--- begin RECORDS SHOWN ---

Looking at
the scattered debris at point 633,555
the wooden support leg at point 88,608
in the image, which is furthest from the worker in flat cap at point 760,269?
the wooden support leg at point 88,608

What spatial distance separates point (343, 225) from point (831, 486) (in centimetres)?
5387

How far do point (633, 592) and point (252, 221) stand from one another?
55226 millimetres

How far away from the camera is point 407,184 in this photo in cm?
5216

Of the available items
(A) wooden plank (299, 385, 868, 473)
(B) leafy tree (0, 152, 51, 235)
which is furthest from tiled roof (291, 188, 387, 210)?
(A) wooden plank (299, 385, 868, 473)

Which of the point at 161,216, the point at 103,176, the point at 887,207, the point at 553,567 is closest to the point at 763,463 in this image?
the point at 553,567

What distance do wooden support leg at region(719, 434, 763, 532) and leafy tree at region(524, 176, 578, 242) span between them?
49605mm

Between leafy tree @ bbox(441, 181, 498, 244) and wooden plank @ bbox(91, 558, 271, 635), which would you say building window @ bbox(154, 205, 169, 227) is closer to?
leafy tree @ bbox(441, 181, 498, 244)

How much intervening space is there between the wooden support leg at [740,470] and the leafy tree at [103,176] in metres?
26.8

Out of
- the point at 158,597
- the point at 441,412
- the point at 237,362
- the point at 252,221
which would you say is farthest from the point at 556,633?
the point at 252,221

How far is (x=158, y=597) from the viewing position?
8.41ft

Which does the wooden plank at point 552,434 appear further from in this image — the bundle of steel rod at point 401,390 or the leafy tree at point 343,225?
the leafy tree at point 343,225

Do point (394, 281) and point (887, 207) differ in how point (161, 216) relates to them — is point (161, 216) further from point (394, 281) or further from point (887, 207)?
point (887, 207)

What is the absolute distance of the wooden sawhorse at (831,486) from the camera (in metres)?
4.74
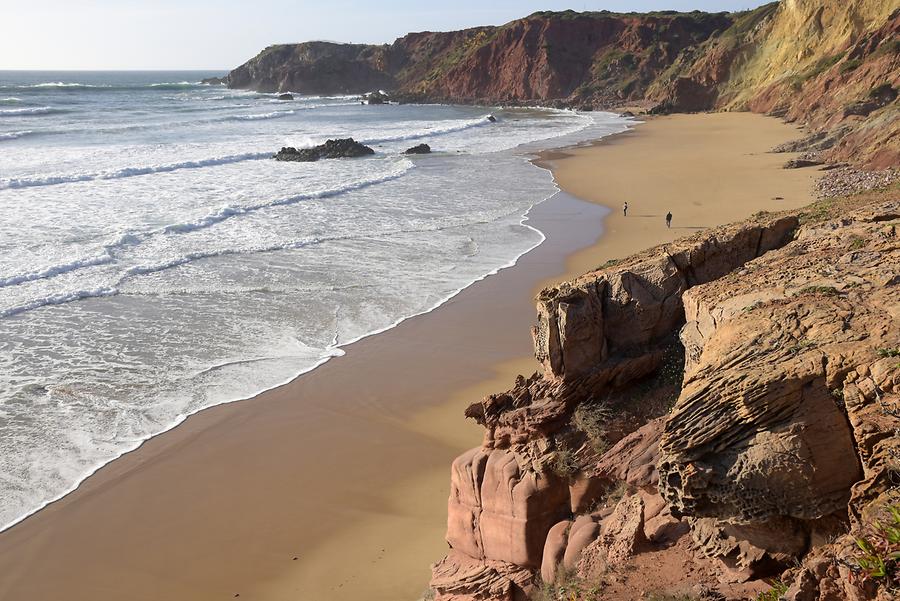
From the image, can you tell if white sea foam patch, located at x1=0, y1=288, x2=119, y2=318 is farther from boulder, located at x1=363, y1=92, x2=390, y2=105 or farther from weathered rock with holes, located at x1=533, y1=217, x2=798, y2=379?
boulder, located at x1=363, y1=92, x2=390, y2=105

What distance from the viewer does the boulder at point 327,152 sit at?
1858 inches

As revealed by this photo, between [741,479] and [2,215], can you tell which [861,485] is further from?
[2,215]

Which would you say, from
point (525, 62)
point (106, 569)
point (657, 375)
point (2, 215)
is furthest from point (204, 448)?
point (525, 62)

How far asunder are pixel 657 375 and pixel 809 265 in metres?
1.89

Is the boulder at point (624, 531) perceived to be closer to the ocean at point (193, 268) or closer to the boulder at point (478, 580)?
the boulder at point (478, 580)

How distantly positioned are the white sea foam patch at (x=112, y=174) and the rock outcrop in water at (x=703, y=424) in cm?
3361

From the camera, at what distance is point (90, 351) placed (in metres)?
16.2

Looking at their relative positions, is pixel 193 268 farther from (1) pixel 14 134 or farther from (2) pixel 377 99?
(2) pixel 377 99

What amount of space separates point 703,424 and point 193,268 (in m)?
19.1

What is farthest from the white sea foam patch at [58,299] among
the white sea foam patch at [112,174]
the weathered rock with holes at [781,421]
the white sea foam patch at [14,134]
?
the white sea foam patch at [14,134]

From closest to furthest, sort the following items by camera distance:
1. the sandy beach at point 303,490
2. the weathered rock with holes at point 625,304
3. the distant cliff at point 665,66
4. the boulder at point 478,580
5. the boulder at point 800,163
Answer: the boulder at point 478,580 < the weathered rock with holes at point 625,304 < the sandy beach at point 303,490 < the boulder at point 800,163 < the distant cliff at point 665,66

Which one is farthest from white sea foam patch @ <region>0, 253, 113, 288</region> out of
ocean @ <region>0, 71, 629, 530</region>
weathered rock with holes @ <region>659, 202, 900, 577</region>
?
weathered rock with holes @ <region>659, 202, 900, 577</region>

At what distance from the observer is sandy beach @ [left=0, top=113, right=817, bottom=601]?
981 centimetres

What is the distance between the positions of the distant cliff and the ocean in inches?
695
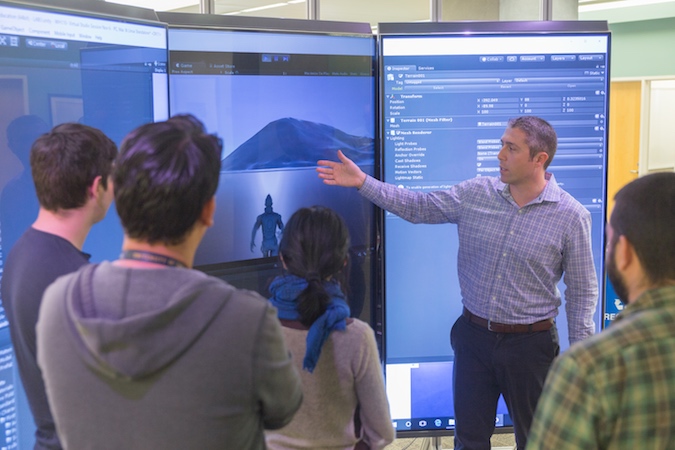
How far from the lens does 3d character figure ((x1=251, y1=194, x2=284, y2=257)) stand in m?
2.79

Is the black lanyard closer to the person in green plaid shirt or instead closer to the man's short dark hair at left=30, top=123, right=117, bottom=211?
the man's short dark hair at left=30, top=123, right=117, bottom=211

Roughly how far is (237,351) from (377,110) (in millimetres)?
2039

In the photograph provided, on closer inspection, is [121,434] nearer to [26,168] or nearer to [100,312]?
[100,312]

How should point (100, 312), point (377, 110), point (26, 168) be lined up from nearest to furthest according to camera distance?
point (100, 312) → point (26, 168) → point (377, 110)

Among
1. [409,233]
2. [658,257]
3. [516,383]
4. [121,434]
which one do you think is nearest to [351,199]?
[409,233]

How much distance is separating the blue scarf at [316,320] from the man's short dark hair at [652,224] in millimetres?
630

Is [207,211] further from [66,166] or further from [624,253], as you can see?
[624,253]

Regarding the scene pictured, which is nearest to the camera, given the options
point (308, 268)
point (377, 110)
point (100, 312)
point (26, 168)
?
point (100, 312)

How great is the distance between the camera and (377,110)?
2936 millimetres

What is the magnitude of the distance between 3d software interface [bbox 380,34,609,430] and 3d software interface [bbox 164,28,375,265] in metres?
0.15

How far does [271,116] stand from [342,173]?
0.38 meters

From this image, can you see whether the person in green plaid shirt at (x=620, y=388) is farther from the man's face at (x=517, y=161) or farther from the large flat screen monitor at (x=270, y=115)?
the large flat screen monitor at (x=270, y=115)

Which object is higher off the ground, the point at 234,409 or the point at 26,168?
the point at 26,168

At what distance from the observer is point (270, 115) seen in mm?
2779
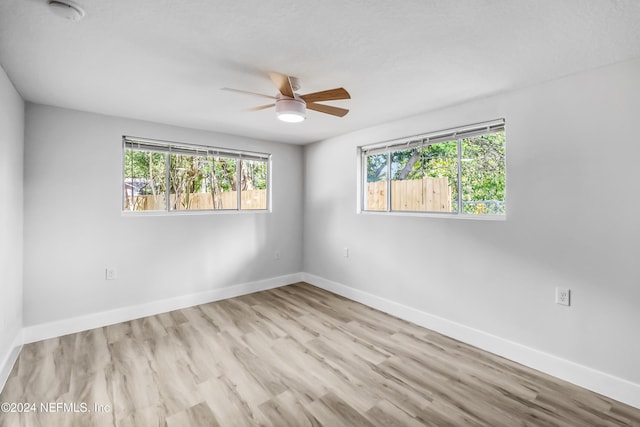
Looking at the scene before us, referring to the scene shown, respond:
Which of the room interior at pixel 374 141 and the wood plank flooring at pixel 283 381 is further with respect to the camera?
the wood plank flooring at pixel 283 381

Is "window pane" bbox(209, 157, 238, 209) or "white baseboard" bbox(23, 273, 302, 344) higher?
"window pane" bbox(209, 157, 238, 209)

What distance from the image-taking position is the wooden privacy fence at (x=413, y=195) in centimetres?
310

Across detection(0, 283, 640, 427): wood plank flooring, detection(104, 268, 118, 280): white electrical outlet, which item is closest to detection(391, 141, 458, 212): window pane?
detection(0, 283, 640, 427): wood plank flooring

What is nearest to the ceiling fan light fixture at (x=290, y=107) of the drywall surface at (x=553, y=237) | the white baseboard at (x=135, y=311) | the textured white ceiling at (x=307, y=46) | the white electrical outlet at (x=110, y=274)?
the textured white ceiling at (x=307, y=46)

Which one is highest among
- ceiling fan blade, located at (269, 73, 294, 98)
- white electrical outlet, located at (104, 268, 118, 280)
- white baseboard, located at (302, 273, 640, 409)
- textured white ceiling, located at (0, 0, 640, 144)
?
textured white ceiling, located at (0, 0, 640, 144)

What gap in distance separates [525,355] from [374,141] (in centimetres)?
256

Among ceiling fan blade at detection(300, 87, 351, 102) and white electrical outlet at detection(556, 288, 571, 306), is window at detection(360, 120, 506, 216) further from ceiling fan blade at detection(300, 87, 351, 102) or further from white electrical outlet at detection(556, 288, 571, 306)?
ceiling fan blade at detection(300, 87, 351, 102)

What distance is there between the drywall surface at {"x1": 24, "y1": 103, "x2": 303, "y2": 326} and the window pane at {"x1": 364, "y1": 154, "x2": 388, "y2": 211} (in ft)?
5.73

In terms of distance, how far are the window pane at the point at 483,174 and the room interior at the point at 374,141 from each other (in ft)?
0.53

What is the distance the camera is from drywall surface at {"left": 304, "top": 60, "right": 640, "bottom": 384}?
78.4 inches

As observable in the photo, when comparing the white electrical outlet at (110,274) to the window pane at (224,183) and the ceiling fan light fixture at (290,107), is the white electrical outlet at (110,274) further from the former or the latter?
the ceiling fan light fixture at (290,107)

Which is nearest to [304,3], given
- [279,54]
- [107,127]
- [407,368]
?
[279,54]

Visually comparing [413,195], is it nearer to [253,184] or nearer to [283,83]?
[283,83]

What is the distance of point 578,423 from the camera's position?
1.80 m
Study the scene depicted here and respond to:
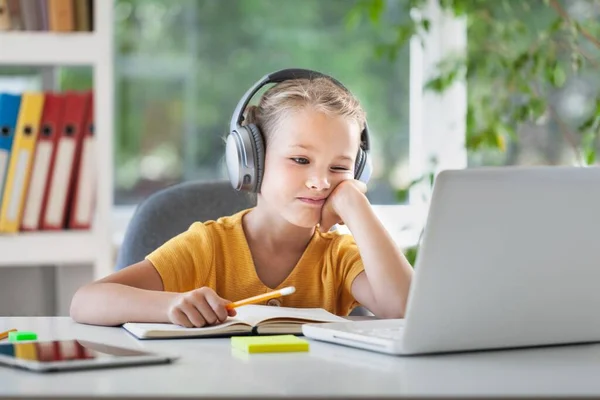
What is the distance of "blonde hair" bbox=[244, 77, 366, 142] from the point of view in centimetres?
160

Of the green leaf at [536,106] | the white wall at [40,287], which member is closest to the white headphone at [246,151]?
the white wall at [40,287]

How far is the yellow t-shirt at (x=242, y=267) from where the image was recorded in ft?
5.12

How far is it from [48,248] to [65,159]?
0.22 meters

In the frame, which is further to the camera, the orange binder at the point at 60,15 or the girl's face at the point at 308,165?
the orange binder at the point at 60,15

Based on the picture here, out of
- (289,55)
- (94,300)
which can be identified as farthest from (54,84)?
(94,300)

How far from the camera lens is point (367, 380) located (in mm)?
861

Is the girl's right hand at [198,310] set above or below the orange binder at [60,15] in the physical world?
below

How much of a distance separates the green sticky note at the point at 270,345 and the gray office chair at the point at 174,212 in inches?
31.0

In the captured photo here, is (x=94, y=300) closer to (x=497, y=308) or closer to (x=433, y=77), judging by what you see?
(x=497, y=308)

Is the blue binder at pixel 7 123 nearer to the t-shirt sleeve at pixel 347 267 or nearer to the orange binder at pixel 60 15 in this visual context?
the orange binder at pixel 60 15

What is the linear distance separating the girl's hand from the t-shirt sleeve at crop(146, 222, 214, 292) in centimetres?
20

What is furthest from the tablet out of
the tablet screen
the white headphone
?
the white headphone

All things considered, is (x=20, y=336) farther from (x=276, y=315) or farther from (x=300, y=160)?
(x=300, y=160)

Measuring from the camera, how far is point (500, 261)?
990 mm
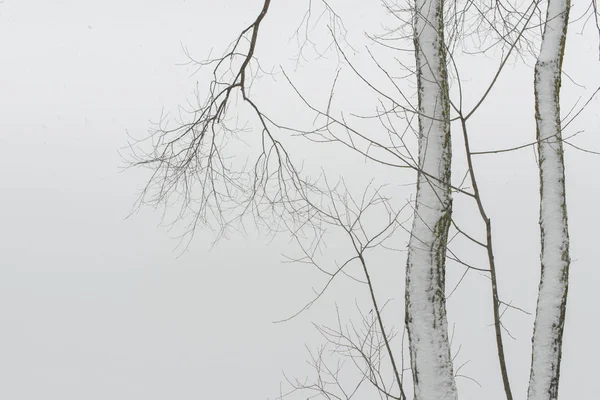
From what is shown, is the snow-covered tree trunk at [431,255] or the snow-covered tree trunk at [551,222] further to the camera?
the snow-covered tree trunk at [551,222]

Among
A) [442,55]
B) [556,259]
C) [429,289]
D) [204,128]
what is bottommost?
[429,289]

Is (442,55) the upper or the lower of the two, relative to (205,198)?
lower

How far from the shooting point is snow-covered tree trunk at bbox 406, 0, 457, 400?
3.16 m

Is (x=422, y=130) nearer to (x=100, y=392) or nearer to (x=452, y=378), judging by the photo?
(x=452, y=378)

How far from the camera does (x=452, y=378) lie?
317cm

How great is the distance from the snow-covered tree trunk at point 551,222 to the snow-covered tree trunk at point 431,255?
737mm

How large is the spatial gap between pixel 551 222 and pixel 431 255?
1056mm

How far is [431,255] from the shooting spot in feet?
10.5

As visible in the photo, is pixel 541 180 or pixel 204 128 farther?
pixel 204 128

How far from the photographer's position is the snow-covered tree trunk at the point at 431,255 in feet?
10.4

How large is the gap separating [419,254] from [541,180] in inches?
46.0

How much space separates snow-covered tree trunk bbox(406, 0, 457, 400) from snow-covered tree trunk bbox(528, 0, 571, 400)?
0.74 m

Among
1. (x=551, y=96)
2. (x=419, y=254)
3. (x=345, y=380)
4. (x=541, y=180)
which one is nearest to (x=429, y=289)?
(x=419, y=254)

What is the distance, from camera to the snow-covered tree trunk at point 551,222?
3.67m
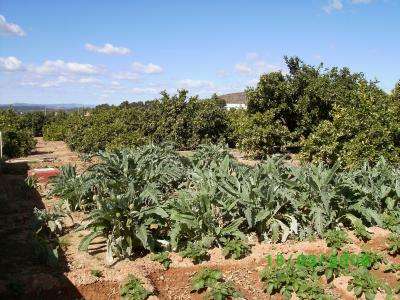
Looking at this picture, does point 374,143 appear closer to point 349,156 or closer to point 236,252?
point 349,156

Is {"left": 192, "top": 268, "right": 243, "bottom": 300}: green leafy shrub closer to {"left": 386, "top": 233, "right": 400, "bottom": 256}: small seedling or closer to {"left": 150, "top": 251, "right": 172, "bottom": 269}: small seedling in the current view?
{"left": 150, "top": 251, "right": 172, "bottom": 269}: small seedling

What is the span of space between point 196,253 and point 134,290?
103 cm

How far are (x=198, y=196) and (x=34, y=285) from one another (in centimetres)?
222

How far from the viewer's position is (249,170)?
21.6 ft

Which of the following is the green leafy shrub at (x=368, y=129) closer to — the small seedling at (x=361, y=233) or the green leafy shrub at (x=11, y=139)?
the small seedling at (x=361, y=233)

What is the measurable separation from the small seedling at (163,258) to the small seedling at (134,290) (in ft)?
1.97

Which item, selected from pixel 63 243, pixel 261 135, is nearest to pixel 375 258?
pixel 63 243

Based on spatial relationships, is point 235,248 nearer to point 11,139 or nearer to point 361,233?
point 361,233

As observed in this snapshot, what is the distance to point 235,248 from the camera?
197 inches

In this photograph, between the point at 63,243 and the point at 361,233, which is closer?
the point at 361,233

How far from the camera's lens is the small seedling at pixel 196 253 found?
4906mm

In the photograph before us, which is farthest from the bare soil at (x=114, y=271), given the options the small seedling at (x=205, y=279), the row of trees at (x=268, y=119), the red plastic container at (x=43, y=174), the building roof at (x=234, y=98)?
the building roof at (x=234, y=98)

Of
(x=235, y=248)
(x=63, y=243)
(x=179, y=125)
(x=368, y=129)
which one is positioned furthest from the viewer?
(x=179, y=125)

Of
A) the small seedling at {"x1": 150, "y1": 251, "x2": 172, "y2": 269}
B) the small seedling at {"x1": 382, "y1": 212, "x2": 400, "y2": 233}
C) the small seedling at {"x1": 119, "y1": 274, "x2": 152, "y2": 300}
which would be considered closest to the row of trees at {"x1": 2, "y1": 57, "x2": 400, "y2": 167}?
the small seedling at {"x1": 382, "y1": 212, "x2": 400, "y2": 233}
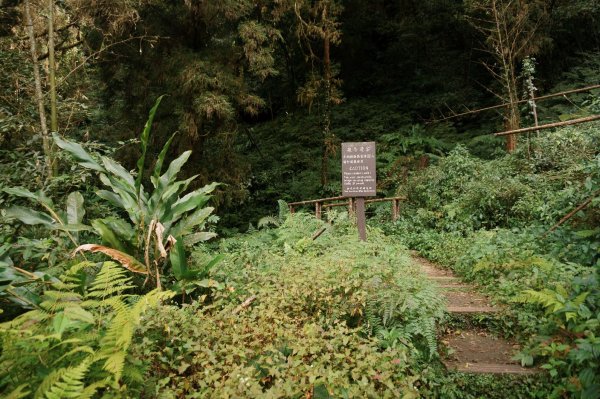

--- end RECORDS SHOWN ---

→ **YOUR GOAL**: Copy out the lines of the records exactly, starting at the line that contains "In the photograph provided, on" and ending at the line that contains "point (100, 312) →".

→ **ANSWER TO THE TASK**:
In the photograph provided, on closer inspection, is [121,434] nearer to [26,168] or nearer to [100,312]?
[100,312]

How should point (100, 312), point (377, 110), point (26, 168) be lined up from nearest to furthest according to camera distance?
point (100, 312) → point (26, 168) → point (377, 110)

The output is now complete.